» Exercise: Carry none of the pictures over; write out the complete data exactly.

» Provided records:

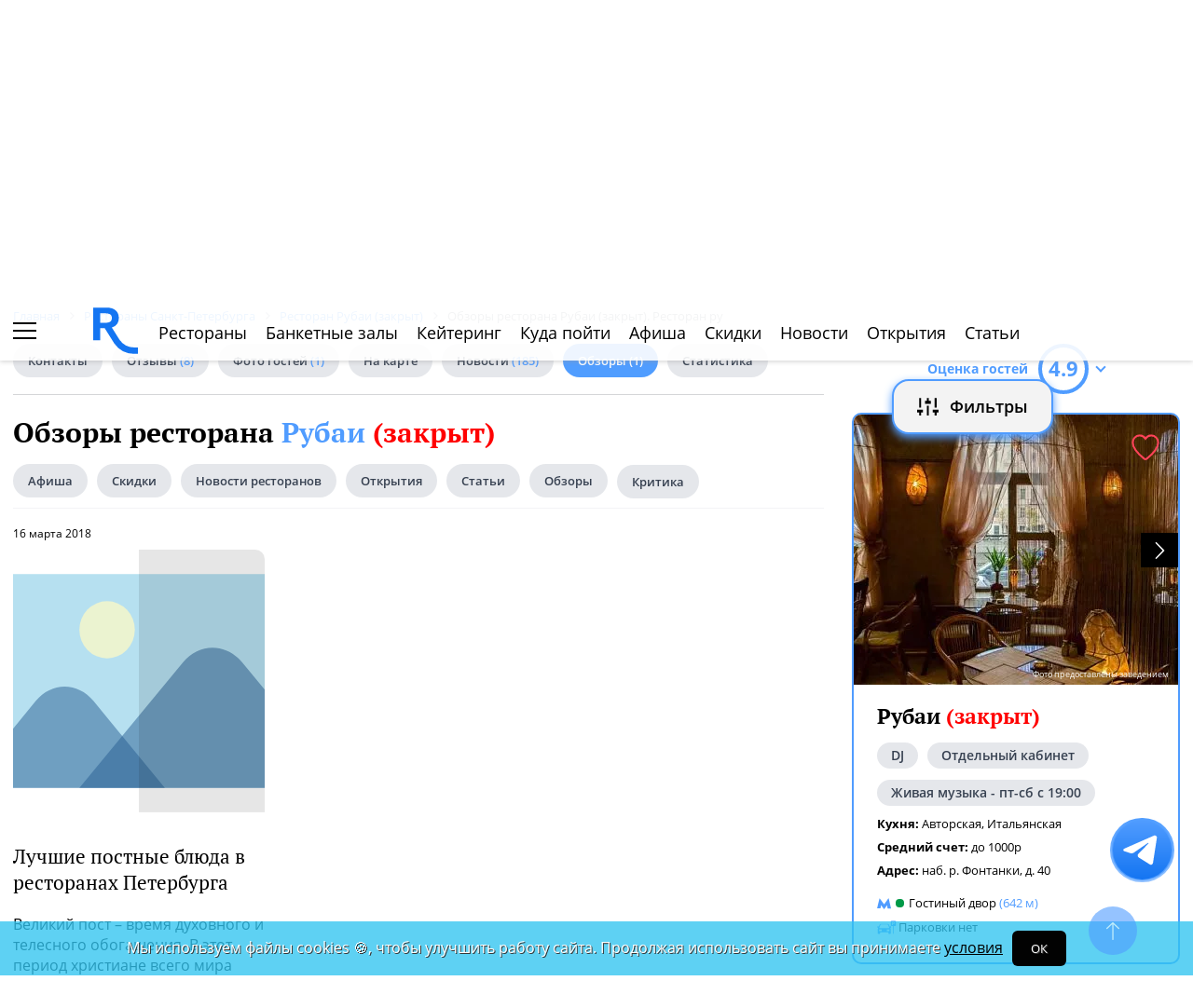

--- FILE ---
content_type: application/x-javascript
request_url: https://spb.restoran.ru/bitrix/templates/main_2020/components/restoran/news.list_optimized/news/script.min.js?1730790995444
body_size: 313
content:
$(function(){$(".show-more-tags-btn").on("click",function(){$(this).toggleClass("active");if($(this).hasClass("active")){$(this).data("text",$(this).text()).text($(this).data("active-text"));$(this).parents(".tag-line").find(".hidden").css("display","inline-flex")}else{$(this).text($(this).data("text"));$(this).parents(".tag-line").find(".hidden").css("display","none")}});$("html,body").animate({scrollTop:$("h1").offset().top-120},"500")});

» The completed task:
--- FILE ---
content_type: application/x-javascript
request_url: https://spb.restoran.ru/bitrix/templates/main_2020/components/restoran/news.list_optimized/news/script.min.js?1730790995444
body_size: 313
content:
$(function(){$(".show-more-tags-btn").on("click",function(){$(this).toggleClass("active");if($(this).hasClass("active")){$(this).data("text",$(this).text()).text($(this).data("active-text"));$(this).parents(".tag-line").find(".hidden").css("display","inline-flex")}else{$(this).text($(this).data("text"));$(this).parents(".tag-line").find(".hidden").css("display","none")}});$("html,body").animate({scrollTop:$("h1").offset().top-120},"500")});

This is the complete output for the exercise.